The Fort Collins Area Chamber of Commerce is very focused on creating a climate where businesses can locate here, expand and invest. In the process of doing so, jobs are created for area residents. Chamber leaders are in the revising our ‘jobs agenda’ but following is a preliminary list for your reading pleasure. 

Retain Woodward in Fort Collins and help the company expand. As a 57-year business resident of Fort Collins, Woodward has a long track record of being an outstanding corporate neighbor and employer. The company’s decision on where to build its new corporate headquarters complex is equal parts opportunity and peril for the community. Woodward will be presenting its plans for the Link-N-Greens site (northwest corner of Mulberry and Lemay) to the city’s Planning and Zoning Board on February 21. This item is the community’s #1 economic priority for 2013, by far.

Redevelop Foot Hills Mall. Fort Collins is still the retail trade center of Northern Colorado and Southern Wyoming. The decline of the mall over the past decade, however, has eroded that standing. Purchase of the mall in 2012 by Alberta Development was very welcome. The redevelopment plans are exciting and visionary. 

Codify reasonable business assistance policies and procedures. Attractive places like Fort Collins do not need to ‘bribe’ businesses to locate in them by lavishing companies with lucrative incentives packages. However, incentives are an indication of a community’s attitude towards business and its willingness to be a good partner. Sometimes they can be a deal maker or breaker. The city government is in the middle of a process to review its incentive policies and procedures. When done, the City should adopt a reasonable policy towards business assistance.

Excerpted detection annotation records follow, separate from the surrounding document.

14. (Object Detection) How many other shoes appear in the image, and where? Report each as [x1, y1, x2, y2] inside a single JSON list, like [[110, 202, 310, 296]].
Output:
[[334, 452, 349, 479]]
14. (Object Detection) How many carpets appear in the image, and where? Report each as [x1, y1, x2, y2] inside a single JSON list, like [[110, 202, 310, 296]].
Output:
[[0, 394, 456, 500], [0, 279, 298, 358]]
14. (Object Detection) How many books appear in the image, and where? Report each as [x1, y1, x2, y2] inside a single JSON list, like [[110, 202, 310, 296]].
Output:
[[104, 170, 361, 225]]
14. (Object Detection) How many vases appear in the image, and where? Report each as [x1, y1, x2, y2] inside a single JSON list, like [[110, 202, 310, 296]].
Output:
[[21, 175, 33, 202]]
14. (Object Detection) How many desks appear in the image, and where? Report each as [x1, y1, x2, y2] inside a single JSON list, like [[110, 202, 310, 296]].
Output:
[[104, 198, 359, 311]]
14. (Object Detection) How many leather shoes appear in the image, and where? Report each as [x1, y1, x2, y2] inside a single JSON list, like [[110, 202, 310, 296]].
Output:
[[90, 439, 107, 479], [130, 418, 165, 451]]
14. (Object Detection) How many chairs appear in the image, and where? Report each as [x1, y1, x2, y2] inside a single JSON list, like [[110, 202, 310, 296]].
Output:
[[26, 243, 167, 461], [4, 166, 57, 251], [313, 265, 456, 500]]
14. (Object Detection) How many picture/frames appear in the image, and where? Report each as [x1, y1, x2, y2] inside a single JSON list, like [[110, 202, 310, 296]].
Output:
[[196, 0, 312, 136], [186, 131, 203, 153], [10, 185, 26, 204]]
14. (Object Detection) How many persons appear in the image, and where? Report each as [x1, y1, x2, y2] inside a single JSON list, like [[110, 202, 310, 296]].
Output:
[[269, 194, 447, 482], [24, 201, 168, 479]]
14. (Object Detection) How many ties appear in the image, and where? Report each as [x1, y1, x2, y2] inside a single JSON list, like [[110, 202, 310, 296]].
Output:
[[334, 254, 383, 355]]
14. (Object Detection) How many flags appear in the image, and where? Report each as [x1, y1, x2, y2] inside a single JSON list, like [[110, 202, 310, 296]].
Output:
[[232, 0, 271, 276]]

Eliminate the use tax on Fort Collins manufacturers. Few Colorado communities impose a use tax on companies and ever fewer impose it on manufacturers. The fact that Fort Collins does creates a significant barrier to the attraction and expansion of primary employers. Waiving or reimbursing the tax to employers is not a ‘tax giveaway’ or ‘corporate welfare’ as some contend because it is a tax that should not be imposed anyway. Eliminating it removes a large job-killing obstacle and evens the playing field vis-a-vis other communities.

Implement the City of Fort Collins’ new strategic economic plan. Adopted in 2012, the plan is a good roadmap for creating good-paying jobs in Fort Collins. The plan is detailed and multi-faceted, but several of the recommendations should receive priority attention:

  • Emphasize entrepreneurship. In particular, the community, especially city government, should continue to support the work of the Rocky Mountain Innosphere.
  • Focus on clusters. The City should finish its work to update the cluster study, so that limited community resources can be used to yield the best economic benefit for the community.

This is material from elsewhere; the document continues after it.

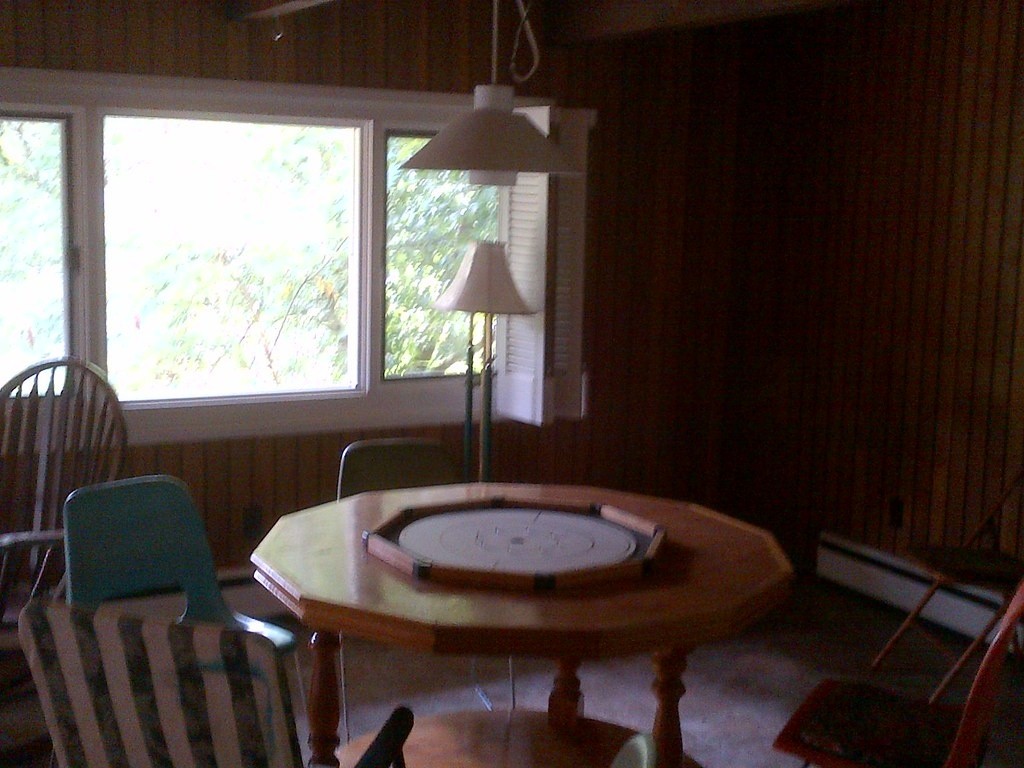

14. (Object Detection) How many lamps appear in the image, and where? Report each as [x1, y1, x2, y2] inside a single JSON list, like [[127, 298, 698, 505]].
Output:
[[430, 238, 535, 482], [397, 0, 588, 186]]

Identify the gaps in workforce skills. Good data needs to be gathered on the current workforce’s skills and what employers need then work with the community college, university and others to fill those skills gaps.

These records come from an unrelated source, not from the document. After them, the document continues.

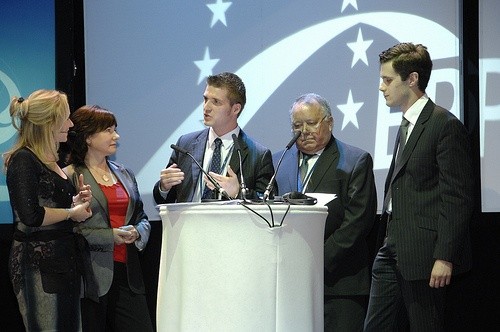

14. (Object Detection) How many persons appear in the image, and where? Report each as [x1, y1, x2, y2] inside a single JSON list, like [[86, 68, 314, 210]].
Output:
[[61, 103, 151, 332], [153, 72, 278, 205], [363, 42, 481, 332], [270, 93, 378, 332], [1, 88, 93, 332]]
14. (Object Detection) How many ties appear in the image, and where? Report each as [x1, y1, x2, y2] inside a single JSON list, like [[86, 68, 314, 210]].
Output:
[[300, 153, 313, 181], [379, 119, 411, 218], [201, 137, 222, 201]]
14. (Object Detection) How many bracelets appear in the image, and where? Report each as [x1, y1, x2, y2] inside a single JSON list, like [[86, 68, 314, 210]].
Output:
[[73, 195, 76, 207], [65, 208, 71, 222]]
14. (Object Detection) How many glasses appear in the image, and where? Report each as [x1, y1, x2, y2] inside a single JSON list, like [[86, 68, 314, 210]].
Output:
[[290, 113, 327, 132]]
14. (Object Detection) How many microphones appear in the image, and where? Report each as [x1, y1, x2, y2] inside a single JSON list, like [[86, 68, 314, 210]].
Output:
[[232, 133, 251, 205], [169, 143, 239, 204], [261, 130, 302, 205]]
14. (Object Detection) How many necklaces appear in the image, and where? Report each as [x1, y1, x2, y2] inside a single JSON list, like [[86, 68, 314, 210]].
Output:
[[84, 160, 109, 182]]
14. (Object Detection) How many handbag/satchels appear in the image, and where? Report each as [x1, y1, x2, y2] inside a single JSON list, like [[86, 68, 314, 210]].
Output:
[[38, 252, 86, 294]]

* The use tax is a form of sales tax. It is “remitted to the City by the person storing, using, distributing or consuming the tangible personal property or taxable service within the City of Fort Collins.” Such parties must remit a use tax when a Colorado municipal sales tax of 3.85% has not been paid. City leaders contend that the use tax is suppose to equalize competition between vendors located in the City who collect Fort Collins sales tax and those located outside the City who do not charge Fort Collins sales tax. It is an incentive to make local purchases. The Chamber contends that for capital equipment intensive companies like manufacturers the use tax is a huge disincentive for being in Fort Collins.